Online meetings continued, and August face-to-face meetings began to be scheduled. “When I got out of the car and my mother hugged me, the first thing she said to me was: “Your parents were very good people, and Dimitra (s.s. his stepmother) asked me not to appear.” She was afraid that I would not ask her for the reason she told me. “I grew up well, don’t worry,” I reassured her. He began to closely observe his brothers. “We all have constriction on the outside of our eyes,” he says. How does he feel today? “I lost my mother and found another. I grew up as an only child and now I have eight brothers and sisters. I feel like I have a family.”

Difficulties and dangers of the search

“We won’t just knock on mom’s door”

According to the law (2447/96), every adopted person after reaching the age of majority has the right to search for his roots. In fact, all assistance should be provided by social services or organizations involved in the adoption. However, as Maria Theodoropoulou, the founder of the Roots Research Center, who was trained in this type of search, told K, “so far, it has been done so that the services call the biological mother and inform her that there is a search for the child he once made” . Due to bureaucratic coldness, the result was often that the biological mother refused any contact.

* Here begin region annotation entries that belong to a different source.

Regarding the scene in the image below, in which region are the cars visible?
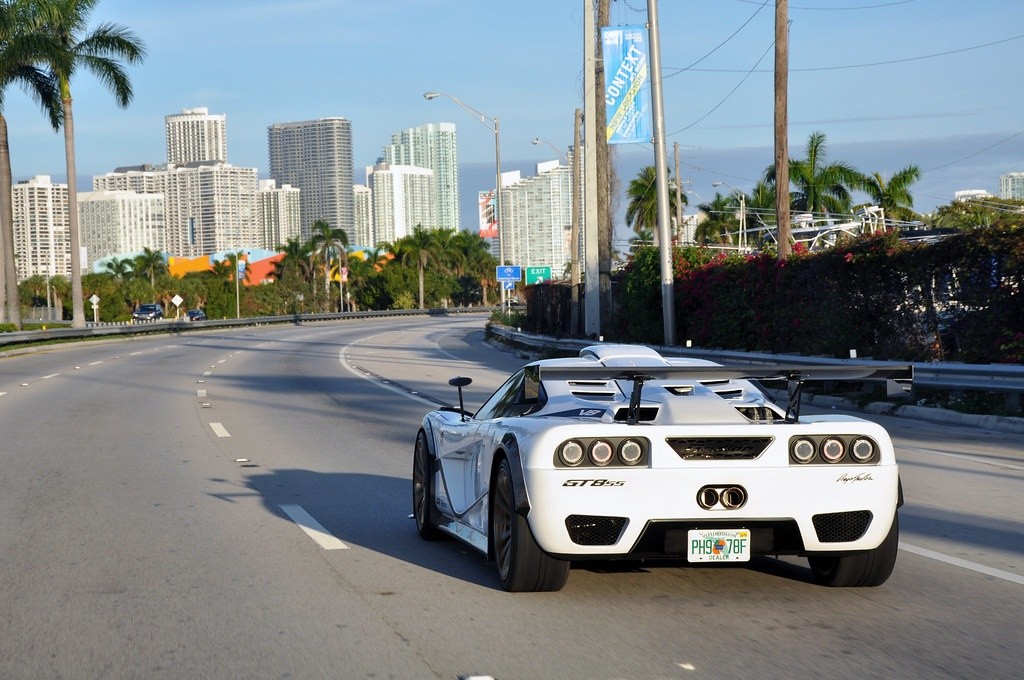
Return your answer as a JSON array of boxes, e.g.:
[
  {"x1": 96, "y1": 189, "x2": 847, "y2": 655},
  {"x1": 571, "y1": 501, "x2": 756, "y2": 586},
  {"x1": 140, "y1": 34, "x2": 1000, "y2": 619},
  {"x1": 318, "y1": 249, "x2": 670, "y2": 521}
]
[{"x1": 187, "y1": 309, "x2": 207, "y2": 321}]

She, who is also adopted and is in search of her biological family, says the process requires delicate handling. “As we explain to people who ask us to help them in their search, we are not going to knock on a woman’s door and say: “Mom, you gave birth to me.” Many years have passed, perhaps he created another family, which he usually did not talk about that event. That’s where we intervene, find the mother, talk to her, explain to her, she tells us how she sees it, and we continue to bring both parties into contact.”

Those who begin this process should keep in mind that there is a possibility that their mother is no longer alive. Then the matter becomes more difficult, since it is necessary to find brothers, if any, “to whom we must explain in a good way that their mother once gave birth to a child out of wedlock, which, of course, is not bad. and we should never judge people for what they once did.”
As Ms. Theodoropoulou says, each case is individual and has its own difficulties. This may be a child out of wedlock, it may be a gypsy family or a foreign woman with many children who may live in countries where the search for biological parents is not provided. This applies to women who are victims of adoption. “Even they are still interested in meeting their children – it’s a matter of finding them. It is worth saying that the gypsies, as a rule, agree to be reunited with their children and even treat them very decently. It so happened that my mother said to me at the meeting: “Sit down, I’ll wash myself, change my scarf, and I’ll come looking for you.” According to her, gypsies never change their minds like others. “Has it ever happened that the biological parent asks himself:“ What does he want now? To get property? No, we answer, he wants to know you because you gave birth to him.

The biological family does not have the right to search for their child (with some exceptions, such as health and inheritance issues). According to Ms Theodoropoulou, adoptive parents do not have to worry if their child expresses a desire to get to know their biological family. “Everyone has their share of love. Wanting to see who gave birth to you, to know your brothers and sisters, if they exist, is a human need. I have adoptive parents who accompanied their adopted child to meet his biological family. I have there were emotional moments. I saw the gypsy mother lean in to her stepmother’s ear and thank her.”